Polymers that resist bacteria
Infections caused by medical devices are estimated to cost the UK’s NHS around £1bn/year. But in August 2012, scientists at the UK’s University of Nottingham reported a new class of polymers – weakly amphiphilic acrylates – that are resistant to the attachment of the bacteria responsible for many of these hospital-acquired infections and device failures.
The group hit upon the polymers after screening hundreds of materials simultaneously using high throughput technology developed by researchers at Massachusetts Institute of Technology in the US. In laboratory experiments, the polymers were able to reduce the number of bacteria attached to their surfaces by up to 96.7% compared with a commercially available silver-containing catheter – and succeeded in resisting microbial attachment in a mouse implant model (Nature Biotechnol., 2012, doi: 10.1038/nbt.2316).
Biobutanol takes first steps
The world’s first commercial-scale biobutanol plant came onstream in May 2012, in Luverne, Minnesota, US. The firm was highlighted as the front-runner of a ‘wave of companies’ that have either begun or are about to start manufacturing a variety of novel chemical products – distinct from bioethanol and biodiesel – derived from plants (C&EN, 2012, 90, 38, 10).
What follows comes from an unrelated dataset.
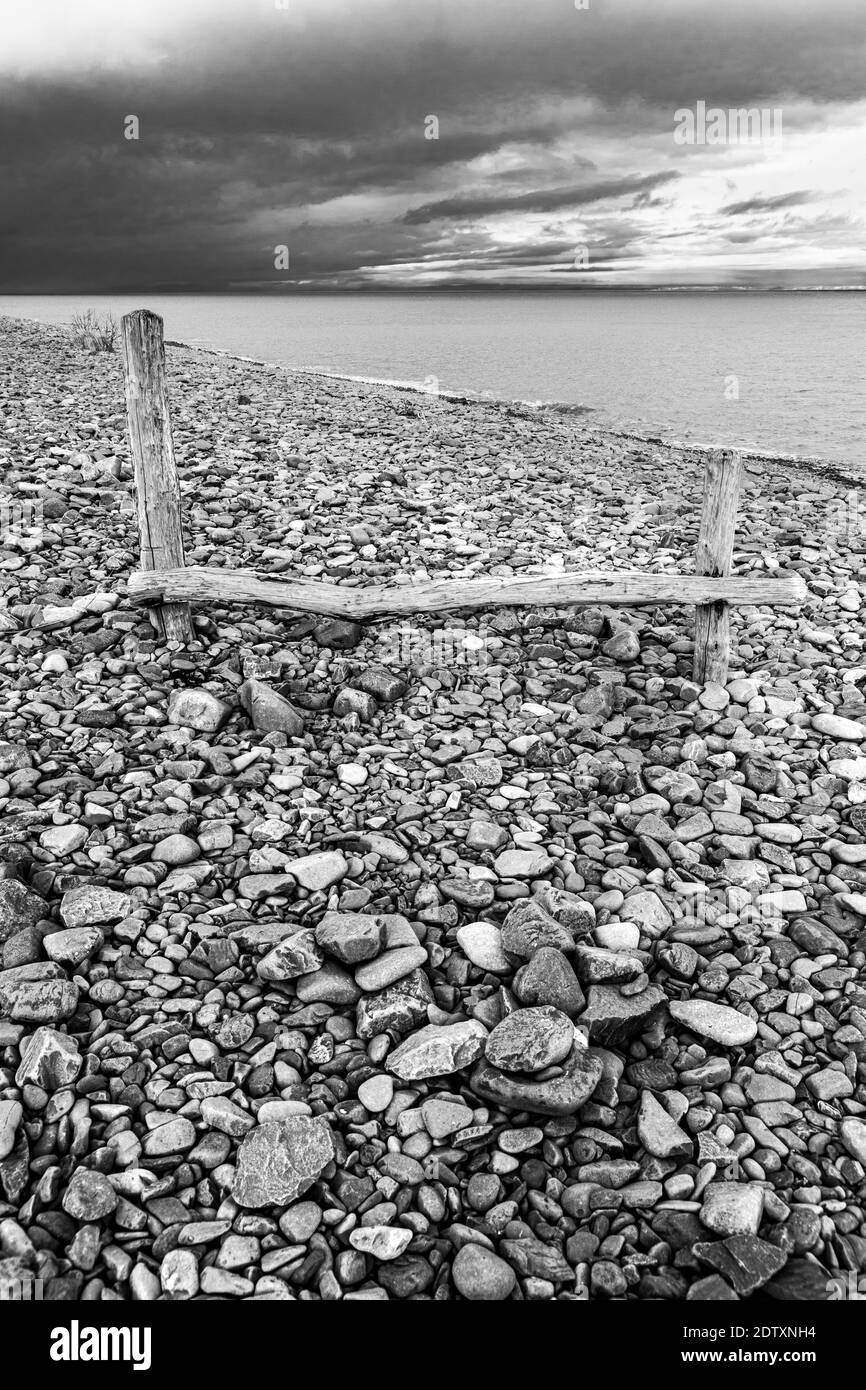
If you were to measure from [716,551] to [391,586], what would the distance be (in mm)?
2521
Titled Biobased summer, the feature also lists LS9, Reverdia, Rivertop Renewables, Solazyme and ZeaChem as among the firms with production facilities scheduled to start-up biobased chemicals operations this year.
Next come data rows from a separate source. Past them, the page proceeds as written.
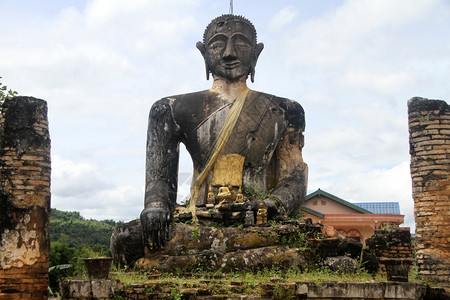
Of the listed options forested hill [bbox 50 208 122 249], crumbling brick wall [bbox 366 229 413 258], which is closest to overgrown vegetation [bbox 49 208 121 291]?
forested hill [bbox 50 208 122 249]

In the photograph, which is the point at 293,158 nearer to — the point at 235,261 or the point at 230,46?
the point at 230,46

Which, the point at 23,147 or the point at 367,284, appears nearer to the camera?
the point at 367,284

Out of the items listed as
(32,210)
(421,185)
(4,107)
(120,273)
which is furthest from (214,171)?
(4,107)

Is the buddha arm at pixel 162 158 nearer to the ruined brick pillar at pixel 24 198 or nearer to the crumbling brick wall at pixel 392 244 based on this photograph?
the ruined brick pillar at pixel 24 198

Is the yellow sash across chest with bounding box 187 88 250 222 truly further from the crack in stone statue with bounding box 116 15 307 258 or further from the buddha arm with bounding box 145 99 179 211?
the buddha arm with bounding box 145 99 179 211

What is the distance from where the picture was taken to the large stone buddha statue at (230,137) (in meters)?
8.09

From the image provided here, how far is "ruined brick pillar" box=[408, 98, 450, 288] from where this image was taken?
31.0ft

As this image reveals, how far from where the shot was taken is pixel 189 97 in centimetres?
854

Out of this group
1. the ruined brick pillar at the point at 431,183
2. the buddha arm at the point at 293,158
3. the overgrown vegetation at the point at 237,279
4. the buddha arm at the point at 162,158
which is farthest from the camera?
the ruined brick pillar at the point at 431,183

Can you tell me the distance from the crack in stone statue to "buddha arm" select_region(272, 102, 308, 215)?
0.04 ft

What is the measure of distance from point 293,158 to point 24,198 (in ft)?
17.1

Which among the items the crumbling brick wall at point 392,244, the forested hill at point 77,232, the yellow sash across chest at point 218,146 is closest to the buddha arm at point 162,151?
the yellow sash across chest at point 218,146

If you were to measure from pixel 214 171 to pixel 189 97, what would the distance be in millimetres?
1116

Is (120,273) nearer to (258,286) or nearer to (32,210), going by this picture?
(258,286)
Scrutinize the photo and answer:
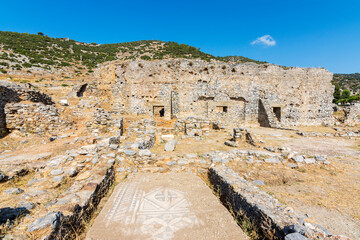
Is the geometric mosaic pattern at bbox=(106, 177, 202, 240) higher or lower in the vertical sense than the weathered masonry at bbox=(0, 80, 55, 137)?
lower

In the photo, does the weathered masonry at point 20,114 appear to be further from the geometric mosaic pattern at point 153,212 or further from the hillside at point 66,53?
the hillside at point 66,53

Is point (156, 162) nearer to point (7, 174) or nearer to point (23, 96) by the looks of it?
point (7, 174)

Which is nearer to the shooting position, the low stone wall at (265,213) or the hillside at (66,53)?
the low stone wall at (265,213)

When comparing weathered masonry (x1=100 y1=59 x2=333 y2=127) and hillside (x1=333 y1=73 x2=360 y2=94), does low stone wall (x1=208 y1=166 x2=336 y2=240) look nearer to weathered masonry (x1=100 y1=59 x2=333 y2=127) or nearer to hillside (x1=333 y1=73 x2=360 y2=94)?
weathered masonry (x1=100 y1=59 x2=333 y2=127)

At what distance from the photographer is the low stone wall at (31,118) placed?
30.1 feet

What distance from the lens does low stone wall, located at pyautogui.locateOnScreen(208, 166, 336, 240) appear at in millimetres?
2145

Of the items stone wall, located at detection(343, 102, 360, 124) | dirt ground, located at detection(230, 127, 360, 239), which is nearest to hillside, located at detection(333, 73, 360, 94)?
stone wall, located at detection(343, 102, 360, 124)

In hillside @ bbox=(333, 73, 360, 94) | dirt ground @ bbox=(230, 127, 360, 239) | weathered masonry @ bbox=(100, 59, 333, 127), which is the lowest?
dirt ground @ bbox=(230, 127, 360, 239)

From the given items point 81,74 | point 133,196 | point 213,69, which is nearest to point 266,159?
point 133,196

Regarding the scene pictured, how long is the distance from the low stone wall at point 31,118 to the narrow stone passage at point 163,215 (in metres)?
8.88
Biobutanol is regarded as a superior motor fuel compared with ethanol as it has a considerably higher energy density – more than 80% that of gasoline. Unlike ethanol, which is more miscible with water, it is more compatible with existing fuel infrastructure and could be blended with petrol to higher concentrations, potentially up to 15-16% by volume. Biobutanol was made at Luverne by retrofitting Gevo Integrated Fermentation technology (GIFT), including its proprietary yeast, to the firm’s ethanol plant.
Like all fledgling technologies, however, things can sometimes go wrong. Seventeen weeks into production, at the end of September Gevo announced that it had halted biobutanol manufacture to sort out fermentation issues. It expects to restart production in 2013.
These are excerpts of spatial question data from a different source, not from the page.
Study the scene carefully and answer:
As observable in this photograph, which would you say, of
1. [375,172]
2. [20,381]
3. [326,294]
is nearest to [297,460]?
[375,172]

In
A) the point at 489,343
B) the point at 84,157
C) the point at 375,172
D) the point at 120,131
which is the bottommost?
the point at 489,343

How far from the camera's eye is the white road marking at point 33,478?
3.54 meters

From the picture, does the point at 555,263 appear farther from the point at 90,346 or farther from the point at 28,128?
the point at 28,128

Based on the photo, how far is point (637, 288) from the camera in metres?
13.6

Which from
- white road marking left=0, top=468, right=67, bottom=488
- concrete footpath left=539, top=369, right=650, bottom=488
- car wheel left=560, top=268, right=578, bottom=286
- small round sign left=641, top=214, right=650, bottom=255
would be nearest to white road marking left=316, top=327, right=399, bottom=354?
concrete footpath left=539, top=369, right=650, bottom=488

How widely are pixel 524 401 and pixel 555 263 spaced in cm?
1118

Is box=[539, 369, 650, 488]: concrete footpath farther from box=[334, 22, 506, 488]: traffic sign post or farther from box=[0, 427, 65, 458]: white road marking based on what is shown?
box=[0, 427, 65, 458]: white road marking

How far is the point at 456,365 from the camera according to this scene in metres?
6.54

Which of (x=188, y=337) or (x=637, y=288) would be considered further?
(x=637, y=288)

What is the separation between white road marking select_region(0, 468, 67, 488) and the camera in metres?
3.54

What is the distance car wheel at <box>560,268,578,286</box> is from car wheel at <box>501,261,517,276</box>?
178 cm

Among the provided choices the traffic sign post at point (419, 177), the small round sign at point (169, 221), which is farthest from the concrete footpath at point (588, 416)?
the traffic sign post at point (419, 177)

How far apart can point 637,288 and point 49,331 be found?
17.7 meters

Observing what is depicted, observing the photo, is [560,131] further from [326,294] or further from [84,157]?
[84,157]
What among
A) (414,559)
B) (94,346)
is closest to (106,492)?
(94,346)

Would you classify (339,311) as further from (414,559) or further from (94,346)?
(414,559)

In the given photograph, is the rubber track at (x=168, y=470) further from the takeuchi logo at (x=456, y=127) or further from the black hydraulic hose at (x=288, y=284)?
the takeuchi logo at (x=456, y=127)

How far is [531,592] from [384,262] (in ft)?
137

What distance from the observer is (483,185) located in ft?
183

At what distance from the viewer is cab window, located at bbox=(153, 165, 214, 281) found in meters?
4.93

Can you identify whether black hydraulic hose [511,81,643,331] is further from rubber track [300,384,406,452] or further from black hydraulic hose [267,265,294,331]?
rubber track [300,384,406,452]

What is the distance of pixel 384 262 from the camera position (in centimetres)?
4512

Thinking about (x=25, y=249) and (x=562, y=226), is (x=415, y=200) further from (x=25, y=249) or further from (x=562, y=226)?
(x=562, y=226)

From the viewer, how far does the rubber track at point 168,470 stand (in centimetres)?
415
Temporary fix for blindness
Scientists have discovered a chemical that offers a temporary fix for blindness, they reported in July 2012. The chemical, AAQ (acylamide-azobenzene-quaternary ammonium), is a photoswitch that binds to protein ion channels on the surface of retinal cells. When switched on by light, AAQ alters the flow of ions through the channels and activates neurons similarly to the light sensitive cells – rods and cones – in the retina.
After injecting tiny amounts of AAQ into the eyes of blind mice, UC Berkeley professor of molecular and cell biology Richard Kramer and colleagues observed that the mice’s pupils contracted in bright light, and they showed light avoidance, which would have been impossible before the treatment (Neuron, 2012, 75(2), 271).
The group is hopeful that the approach could one day be extended to restore vision in people with retinitis pigmentosa, the most common inherited form of blindness, and age-related macular degeneration, the most common cause of acquired blindness in the developed world. In both cases, the rods and cones in the retina die, leaving the individual without functional photoreceptors.
The team is now working on new versions of AAQ that restore vision for days rather than hours in the original paper. A chemical could offer a safer alternative to gene or stem cell therapies, which permanently alter the retina, and is less invasive than implanting light-sensitive electronic chips in the eye.